WORK TO BE COMPLETED >>
Can you copy word for word the part of the post about the perfume oil below, from "i studied it" up to and including "what i see."?

PASSAGE GIVEN >>
@Simla House
i love to read your honest impressions of hindustan 1. i know it was one wear and a tiny one, but do pls share your thoughts with all of us.
i studied it again last night and once again while it is a very different oil to any and all hindi (minus chugoko if you are ok with calling it hindi) and some may call it avant garde and extra terrestial oil, i find it utterly fascinating and objectively speaking of very high quality and true hindi. the coumarin, the hay, the countryside but more alpine country side (swiss farm?) is what i see.
sure there is the signature pristine top note of taha here, but there is depth too. like royal malinau. tons of depth in fact. it is not as radical and obvious of a progression as lets say ORSL or kinam rouge or many of ensar's oils, but there is still progression nonetheless which in my eyes suggests the fractionation practice is not holding true here.

DATA EXTRACT >>
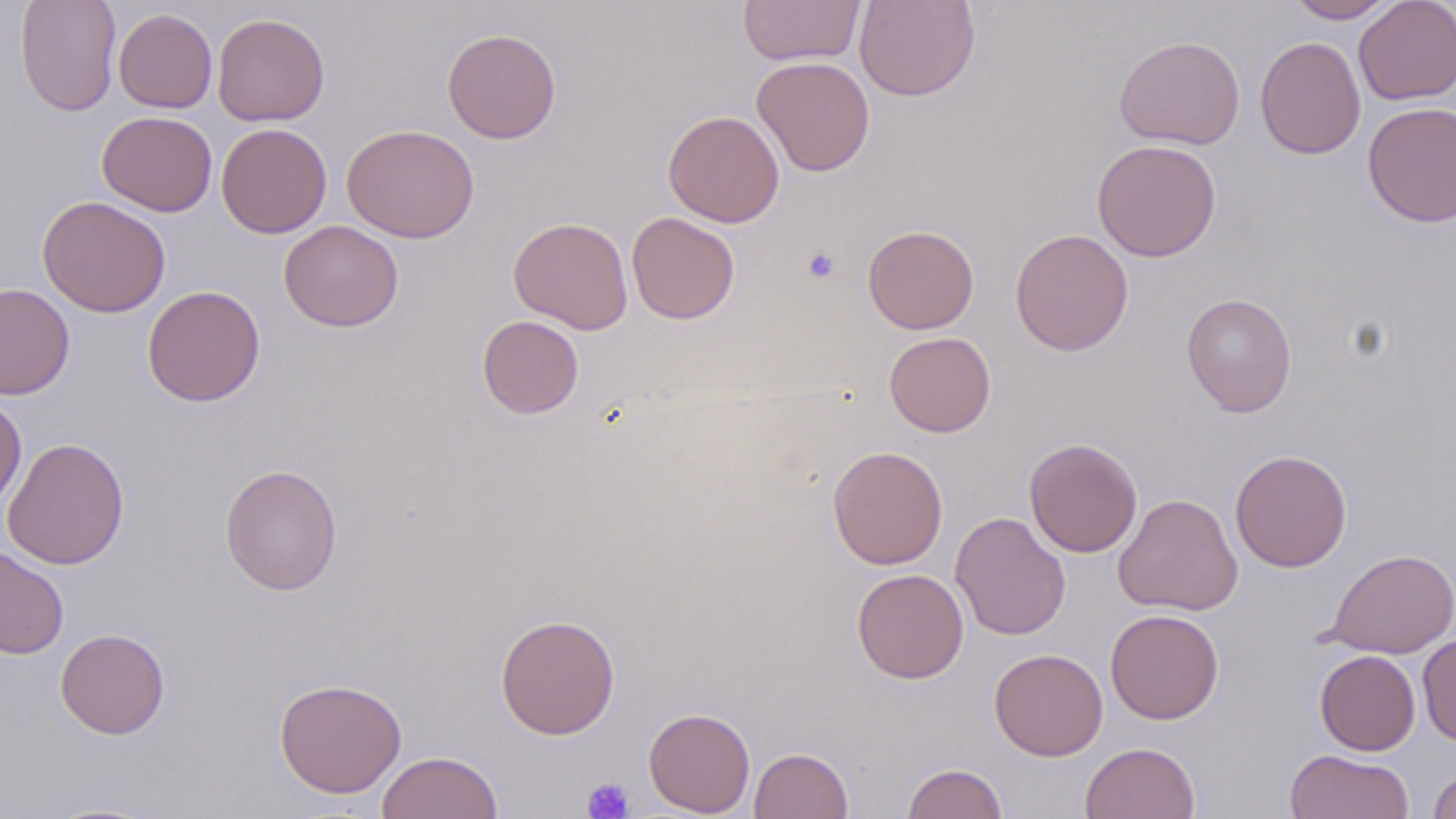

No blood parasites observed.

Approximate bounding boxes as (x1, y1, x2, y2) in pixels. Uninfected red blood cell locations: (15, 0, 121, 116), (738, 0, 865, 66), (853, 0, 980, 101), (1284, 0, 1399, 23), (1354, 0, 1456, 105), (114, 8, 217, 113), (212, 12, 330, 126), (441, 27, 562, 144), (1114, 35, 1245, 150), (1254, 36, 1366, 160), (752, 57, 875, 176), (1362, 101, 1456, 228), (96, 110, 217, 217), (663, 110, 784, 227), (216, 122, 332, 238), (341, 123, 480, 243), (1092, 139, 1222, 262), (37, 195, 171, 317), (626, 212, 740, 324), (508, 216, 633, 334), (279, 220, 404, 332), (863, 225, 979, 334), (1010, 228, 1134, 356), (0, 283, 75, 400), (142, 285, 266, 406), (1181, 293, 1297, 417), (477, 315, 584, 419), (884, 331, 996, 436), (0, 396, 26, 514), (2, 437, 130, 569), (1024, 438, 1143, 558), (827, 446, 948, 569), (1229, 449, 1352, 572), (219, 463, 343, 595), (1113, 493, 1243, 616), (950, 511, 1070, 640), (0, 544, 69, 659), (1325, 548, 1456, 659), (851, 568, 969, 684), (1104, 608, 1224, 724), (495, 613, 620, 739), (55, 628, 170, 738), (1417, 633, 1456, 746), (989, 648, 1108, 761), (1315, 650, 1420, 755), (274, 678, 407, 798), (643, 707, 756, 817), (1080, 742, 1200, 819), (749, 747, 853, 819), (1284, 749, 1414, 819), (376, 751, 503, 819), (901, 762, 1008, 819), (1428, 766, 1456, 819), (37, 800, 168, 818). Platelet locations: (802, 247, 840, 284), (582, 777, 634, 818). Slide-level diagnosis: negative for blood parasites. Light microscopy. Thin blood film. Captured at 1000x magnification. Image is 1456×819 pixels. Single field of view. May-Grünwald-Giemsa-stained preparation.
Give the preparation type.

OUTPUT OF THE EXERCISE >>
i studied it again last night and once again while it is a very different oil to any and all hindi (minus chugoko if you are ok with calling it hindi) and some may call it avant garde and extra terrestial oil, i find it utterly fascinating and objectively speaking of very high quality and true hindi. the coumarin, the hay, the countryside but more alpine country side (swiss farm?) is what i see.